◆ The task
Set out the lines of the items as a Markdown table with the columns Row and Line, numbering each row and skipping blank lines. Begin at the line that contains "At what distance from the tree" and stop after the line that contains "2195 centimetres".

[Rows of spatial question items]
** Begin **

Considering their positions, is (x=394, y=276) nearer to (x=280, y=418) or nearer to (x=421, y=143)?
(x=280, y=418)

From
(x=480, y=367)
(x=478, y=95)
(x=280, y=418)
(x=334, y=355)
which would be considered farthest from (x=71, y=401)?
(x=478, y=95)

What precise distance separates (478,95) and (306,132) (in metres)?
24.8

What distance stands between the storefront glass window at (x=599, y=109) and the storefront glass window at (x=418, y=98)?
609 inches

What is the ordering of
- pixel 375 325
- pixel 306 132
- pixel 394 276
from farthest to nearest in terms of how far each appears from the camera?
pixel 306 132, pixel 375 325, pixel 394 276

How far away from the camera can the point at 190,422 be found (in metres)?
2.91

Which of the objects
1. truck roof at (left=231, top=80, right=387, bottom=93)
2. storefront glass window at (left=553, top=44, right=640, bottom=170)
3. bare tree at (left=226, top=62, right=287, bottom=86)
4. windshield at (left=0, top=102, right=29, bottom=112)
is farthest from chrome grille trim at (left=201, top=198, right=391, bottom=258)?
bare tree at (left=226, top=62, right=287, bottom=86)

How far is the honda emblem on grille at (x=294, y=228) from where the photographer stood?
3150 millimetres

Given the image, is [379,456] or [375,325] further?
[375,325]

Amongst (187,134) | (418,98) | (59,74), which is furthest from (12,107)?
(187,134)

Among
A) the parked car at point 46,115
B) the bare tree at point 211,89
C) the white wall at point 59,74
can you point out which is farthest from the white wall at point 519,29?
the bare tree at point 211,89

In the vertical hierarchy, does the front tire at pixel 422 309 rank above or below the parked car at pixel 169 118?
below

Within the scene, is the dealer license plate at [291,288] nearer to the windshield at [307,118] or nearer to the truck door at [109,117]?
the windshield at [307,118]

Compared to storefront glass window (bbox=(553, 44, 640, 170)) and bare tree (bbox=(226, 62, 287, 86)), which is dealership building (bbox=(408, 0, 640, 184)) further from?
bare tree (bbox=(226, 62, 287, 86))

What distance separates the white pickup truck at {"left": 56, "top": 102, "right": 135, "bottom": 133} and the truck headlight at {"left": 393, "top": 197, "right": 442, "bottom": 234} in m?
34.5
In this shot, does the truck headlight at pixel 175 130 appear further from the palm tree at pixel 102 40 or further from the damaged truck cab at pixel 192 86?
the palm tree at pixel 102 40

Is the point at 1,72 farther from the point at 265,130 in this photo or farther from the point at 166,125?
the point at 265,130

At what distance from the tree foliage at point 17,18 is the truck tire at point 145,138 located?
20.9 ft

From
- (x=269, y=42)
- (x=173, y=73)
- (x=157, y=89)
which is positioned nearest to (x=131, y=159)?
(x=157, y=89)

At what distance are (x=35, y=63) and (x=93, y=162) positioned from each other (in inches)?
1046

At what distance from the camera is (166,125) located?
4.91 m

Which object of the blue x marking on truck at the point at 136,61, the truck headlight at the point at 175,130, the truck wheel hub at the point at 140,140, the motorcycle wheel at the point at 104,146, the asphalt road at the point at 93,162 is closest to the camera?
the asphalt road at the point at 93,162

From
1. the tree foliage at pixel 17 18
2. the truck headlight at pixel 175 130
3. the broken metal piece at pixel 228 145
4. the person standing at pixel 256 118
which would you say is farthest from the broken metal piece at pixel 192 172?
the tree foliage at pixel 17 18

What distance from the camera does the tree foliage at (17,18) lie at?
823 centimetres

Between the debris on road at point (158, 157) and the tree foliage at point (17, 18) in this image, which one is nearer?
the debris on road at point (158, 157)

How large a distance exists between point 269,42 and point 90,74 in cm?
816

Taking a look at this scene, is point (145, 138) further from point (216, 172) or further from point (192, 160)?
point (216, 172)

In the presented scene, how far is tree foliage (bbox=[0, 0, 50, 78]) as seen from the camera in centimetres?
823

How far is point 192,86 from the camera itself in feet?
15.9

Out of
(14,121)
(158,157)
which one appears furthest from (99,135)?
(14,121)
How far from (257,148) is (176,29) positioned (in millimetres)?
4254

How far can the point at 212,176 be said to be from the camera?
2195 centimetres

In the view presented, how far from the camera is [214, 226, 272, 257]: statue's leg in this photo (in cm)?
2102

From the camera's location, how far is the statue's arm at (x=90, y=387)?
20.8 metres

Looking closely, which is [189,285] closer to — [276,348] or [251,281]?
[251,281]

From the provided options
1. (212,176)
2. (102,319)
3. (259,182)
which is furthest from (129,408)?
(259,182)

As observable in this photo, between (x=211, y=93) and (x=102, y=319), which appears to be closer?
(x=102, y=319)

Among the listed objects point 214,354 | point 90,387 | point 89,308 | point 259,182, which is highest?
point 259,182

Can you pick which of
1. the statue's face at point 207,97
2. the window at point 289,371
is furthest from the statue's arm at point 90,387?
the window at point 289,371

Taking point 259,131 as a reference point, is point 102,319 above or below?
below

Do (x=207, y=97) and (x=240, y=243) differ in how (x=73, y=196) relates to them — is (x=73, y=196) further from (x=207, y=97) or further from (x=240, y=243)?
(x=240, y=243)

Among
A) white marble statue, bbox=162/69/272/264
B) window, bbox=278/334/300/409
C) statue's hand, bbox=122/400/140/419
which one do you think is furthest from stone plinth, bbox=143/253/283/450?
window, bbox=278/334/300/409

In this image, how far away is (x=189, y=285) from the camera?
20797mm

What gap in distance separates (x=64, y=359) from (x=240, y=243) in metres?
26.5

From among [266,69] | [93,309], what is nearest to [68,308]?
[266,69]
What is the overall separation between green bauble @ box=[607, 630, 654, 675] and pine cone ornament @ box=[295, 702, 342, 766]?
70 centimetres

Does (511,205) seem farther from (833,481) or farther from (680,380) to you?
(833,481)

** End **

◆ Exercise output
| Row | Line |
|---|---|
| 1 | At what distance from the tree foliage at point 17,18 is the truck tire at point 145,138 located? |
| 2 | 20.9 ft |
| 3 | From |
| 4 | - (x=269, y=42) |
| 5 | - (x=173, y=73) |
| 6 | - (x=157, y=89) |
| 7 | which is positioned nearest to (x=131, y=159)? |
| 8 | (x=157, y=89) |
| 9 | At what distance are (x=35, y=63) and (x=93, y=162) positioned from each other (in inches)? |
| 10 | 1046 |
| 11 | At what distance from the camera is (166,125) located? |
| 12 | 4.91 m |
| 13 | Which object of the blue x marking on truck at the point at 136,61, the truck headlight at the point at 175,130, the truck wheel hub at the point at 140,140, the motorcycle wheel at the point at 104,146, the asphalt road at the point at 93,162 is closest to the camera? |
| 14 | the asphalt road at the point at 93,162 |
| 15 | From |
| 16 | 1. the tree foliage at pixel 17 18 |
| 17 | 2. the truck headlight at pixel 175 130 |
| 18 | 3. the broken metal piece at pixel 228 145 |
| 19 | 4. the person standing at pixel 256 118 |
| 20 | which would you say is farthest from the broken metal piece at pixel 192 172? |
| 21 | the tree foliage at pixel 17 18 |
| 22 | What distance from the camera does the tree foliage at (17,18) lie at? |
| 23 | 823 centimetres |
| 24 | Between the debris on road at point (158, 157) and the tree foliage at point (17, 18) in this image, which one is nearer? |
| 25 | the debris on road at point (158, 157) |
| 26 | How large a distance exists between point 269,42 and point 90,74 in cm? |
| 27 | 816 |
| 28 | Taking a look at this scene, is point (145, 138) further from point (216, 172) or further from point (192, 160)? |
| 29 | point (216, 172) |
| 30 | In the presented scene, how far is tree foliage (bbox=[0, 0, 50, 78]) as seen from the camera in centimetres? |
| 31 | 823 |
| 32 | How far is point 192,86 from the camera itself in feet? |
| 33 | 15.9 |
| 34 | Out of |
| 35 | (14,121) |
| 36 | (158,157) |
| 37 | which one appears furthest from (99,135)? |
| 38 | (14,121) |
| 39 | How far from (257,148) is (176,29) positioned (in millimetres)? |
| 40 | 4254 |
| 41 | How far can the point at 212,176 be said to be from the camera? |
| 42 | 2195 centimetres |